The desire to do good, to do what is right, has been molded in my head since the very beginning, from long ago. And so many times I have given thanks to God for my high standards I have placed on myself and how the reliance placed on my faithfulness kept me strong through times of certain weakness. But there are always new and interesting lessons that God brings us. And this year I have indeed been tested with the question of what makes on holy? To what extent do I truly trust God Himself?
Life is not always black & white. Some paths I've met with are not so clear as those before. Indeed, I've wondered, after prayer and wrestling I still cannot grasp a certain answer. Where is the voice of God? What is right? What is wrong?
Recently I've started reading Romans, and things have started to slowly clear. I have always preached and believed in a love and graceful God, yet I have trusted more of a list-oriented God. How many times have I told friends that God is not this God of lists, but of relationship? How pompous must I have been to think of a life where every turn made a difference in the way God saw me, or in my authenticity as a Christian. Can you imagine the pressure I feel day after day?
Doubt is part of life that must be acknowledged before it is more than just doubt. I am not and can never be (as the Baptist special speaker in Madrid once termed) "uma deusinha -- a little God." I do not know what the future holds. I cannot make every decision with the certainty of correctness. No.
But I am a daughter of God. And if holiness is relational, I look to my Father. Romans 3 talks about our actions vs. God's actions.
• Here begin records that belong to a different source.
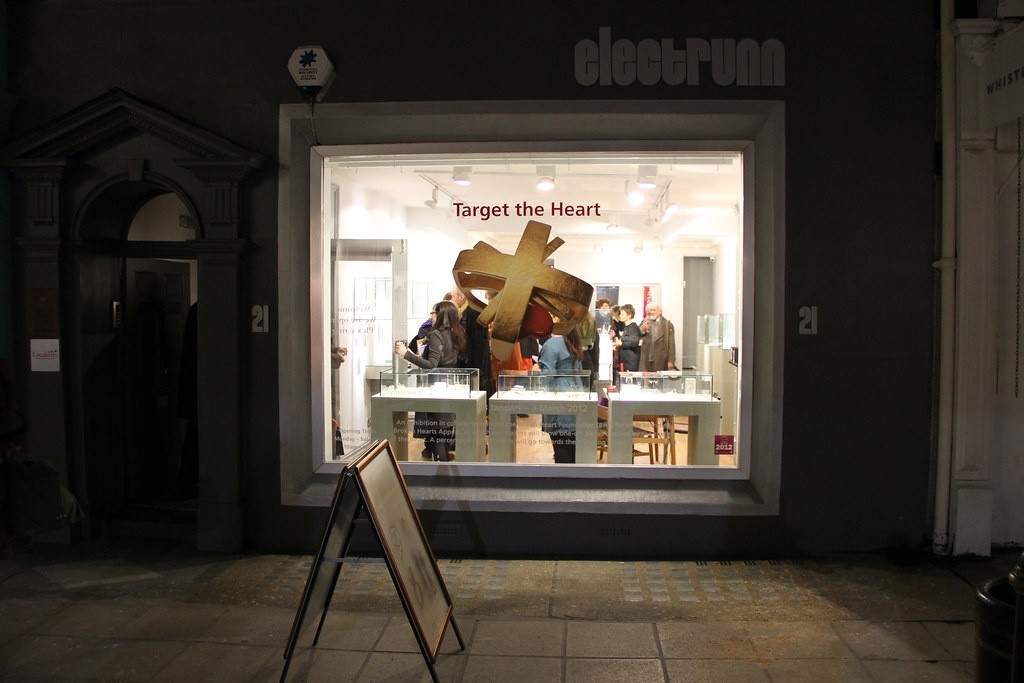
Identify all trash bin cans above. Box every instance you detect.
[972,575,1024,683]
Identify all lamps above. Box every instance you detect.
[646,186,679,231]
[452,166,473,185]
[535,166,556,190]
[447,197,469,225]
[424,186,439,209]
[637,165,658,190]
[624,179,644,209]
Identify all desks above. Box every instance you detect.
[487,391,598,464]
[371,387,487,463]
[598,404,677,465]
[608,392,721,465]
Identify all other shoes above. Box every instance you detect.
[421,449,433,459]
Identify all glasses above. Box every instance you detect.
[430,311,437,316]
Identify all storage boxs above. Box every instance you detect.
[614,370,713,401]
[498,369,592,399]
[696,313,735,349]
[380,368,481,398]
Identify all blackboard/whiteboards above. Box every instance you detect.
[356,439,463,659]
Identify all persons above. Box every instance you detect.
[532,312,600,464]
[397,284,539,463]
[170,301,199,503]
[596,298,676,372]
[331,345,348,369]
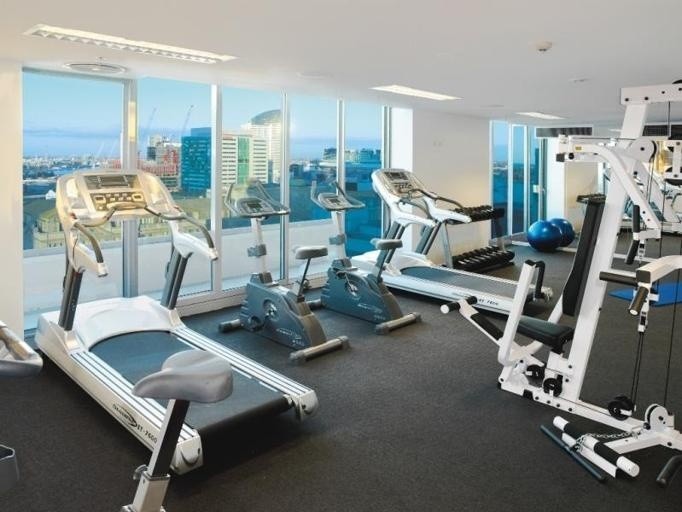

Over and over again Romans humbles me and says, "Amber, you are not perfect. You cannot continue to live in fear of messing up." Romans says in Chapter 3 that (to use the words of Scott Phillips as a summary), "Though I turn away, when my consistency fades, you stay. Thank God! My actions do not "nullify the faithfulness of God (3:26)."
And so I say, strive for good. Crave God and His perfect will. Live that song;
"Give me one pure and holy passion.
Give me on magnificent obsession.
Give me on glorious amition for my life,
to know and follow hard after You."
But fear not your own imperfection. Trust that God can handle your weakness. In fact, what's more, open your heart and "Let God be found true (3:4)."